Again... Thanks RR...

I think that's still a loser, because some numbers, irrational or repeating decimals, do not have whole bit boundaries at all. If I'm wrong about that, then I need to think some more.

This first routine will split up a double value into two values that retain only enough mantissa bits so that a multiplication between two double values can be exactly rounded. (I dug it up out of some old QBASIC code I wrote, years back.)

SUB split (a AS DOUBLE, hi AS DOUBLE, lo AS DOUBLE)

DIM x AS DOUBLE, y AS DOUBLE

LET x = a * 134217729# LET y = a - x LET hi = y + x LET lo = a - hi

END SUB

Once split up, a value is carried as the pair (hi, lo), where the original value is simply hi+lo. To multiply two of these values together, say P and Q, you would first split P into (Phi, Plo) and Q into (Qhi, Qlo) and then perform the obvious computation:

FUNCTION mult# (p AS DOUBLE, q AS DOUBLE)
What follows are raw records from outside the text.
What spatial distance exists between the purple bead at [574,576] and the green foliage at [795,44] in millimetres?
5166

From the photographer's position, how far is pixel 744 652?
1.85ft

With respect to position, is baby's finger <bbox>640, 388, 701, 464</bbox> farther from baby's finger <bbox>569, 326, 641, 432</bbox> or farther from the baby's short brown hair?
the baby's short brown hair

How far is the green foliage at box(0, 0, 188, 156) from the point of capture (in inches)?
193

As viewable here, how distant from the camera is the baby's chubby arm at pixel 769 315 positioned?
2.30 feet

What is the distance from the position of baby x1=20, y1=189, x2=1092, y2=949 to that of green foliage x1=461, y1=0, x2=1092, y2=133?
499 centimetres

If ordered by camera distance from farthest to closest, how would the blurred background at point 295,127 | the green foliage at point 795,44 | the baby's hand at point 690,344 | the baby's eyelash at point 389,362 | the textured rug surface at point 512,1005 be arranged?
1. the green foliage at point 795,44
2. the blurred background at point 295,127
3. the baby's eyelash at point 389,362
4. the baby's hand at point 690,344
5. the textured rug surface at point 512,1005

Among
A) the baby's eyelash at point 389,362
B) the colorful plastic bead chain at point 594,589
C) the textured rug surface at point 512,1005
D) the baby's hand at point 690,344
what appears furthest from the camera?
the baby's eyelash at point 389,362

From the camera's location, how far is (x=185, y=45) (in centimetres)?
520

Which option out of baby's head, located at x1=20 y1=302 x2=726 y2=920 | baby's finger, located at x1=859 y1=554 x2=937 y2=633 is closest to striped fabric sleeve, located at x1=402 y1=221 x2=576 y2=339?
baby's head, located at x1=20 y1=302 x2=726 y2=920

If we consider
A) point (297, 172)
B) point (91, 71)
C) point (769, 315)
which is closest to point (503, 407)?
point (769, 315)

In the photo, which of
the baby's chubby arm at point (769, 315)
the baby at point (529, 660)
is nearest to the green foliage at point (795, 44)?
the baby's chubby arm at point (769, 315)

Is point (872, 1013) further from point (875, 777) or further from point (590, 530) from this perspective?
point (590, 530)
DIM phi AS DOUBLE, plo AS DOUBLE DIM qhi AS DOUBLE, qlo AS DOUBLE DIM r AS DOUBLE, dr AS DOUBLE

split p, phi, plo split q, qhi, qlo

LET r = p * q

LET dr = phi * qhi - r LET dr = dr + phi * qlo + plo * qhi LET dr = dr + plo * qlo

LET mult = r + dr

END FUNCTION

This combination will produce EXACT rounding, if I got it right back when I wrote it.

Consequently, I don't find your argument persuasive since the above code demonstrates the very case of exact rounding you say cannot be achieved.

Jon

I suspect somewhere we are talking about different things. You can't do that split in the first place. Floats are not neatly broken into maskable components. There is no such thing as an exact round - any round says "this is the nearest representation to the actual value" and drops the other information, for the simple reason that there is no place to hold that extra information. Remember that a float consists of the following components, represented in some form or other:

An exponent unit, usually (but not restricted to) 2. A significand, representing all values below exp. unit to 1. An exponent, the integral power for the exp. unit that forms a multiplier for the significand.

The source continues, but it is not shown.